Exercise
Answer these questions using the post below about David's anointing.
1. What was David doing when the Lord sent Samuel to anoint him?
2. Which verse is cited for Samuel's thought "Surely this is the Lord's anointed!"?
3. What did David do after he was anointed?

Extract provided
+===+
Tag Archives: king

In The Waiting

I was thinking about the story of David this morning. He was tending sheep when The Lord sent the prophet Samuel to anoint him king of Israel. He was doing a menial task that was assigned to him because he was the youngest of his brothers. When the prophet told Jesse to bring his sons to a sacrifice, he didn’t even bother to invite David. As Samuel looked at Jessie’s sons, he looked at them, saw one and according to I Samuel 16:6 thought, “Surely this is the Lord’s anointed!”

When all of Jessie’s sons had passed in front of Samuel, he was confused. God had rejected all of them. When Samuel asked Jesse if these were all his sons, Jesse said, “There’s still the youngest, but he’s out in the fields watching the sheep.” After he was anointed, David went back to tending sheep. He didn’t go to Jerusalem and proclaim himself king. Instead he waited for God’s timing for the call to be fulfilled.

To me, the waiting is the hardest part. How do you go back to tending sheep when you’re anointed to be king? How do you go back to sleeping on a hillside under the stars when you know there’s a palace waiting for you? David was able to trust God’s timing even though he knew where he was going in the future. He continued to be faithful to where God had called him for the present while waiting for the future calling to be fulfilled.
+===+
Dataset section
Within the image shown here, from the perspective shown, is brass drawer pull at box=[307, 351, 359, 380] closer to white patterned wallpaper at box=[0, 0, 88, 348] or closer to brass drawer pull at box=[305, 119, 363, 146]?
+===+
The response
1. He was tending sheep.
2. I Samuel 16:6.
3. He went back to tending sheep.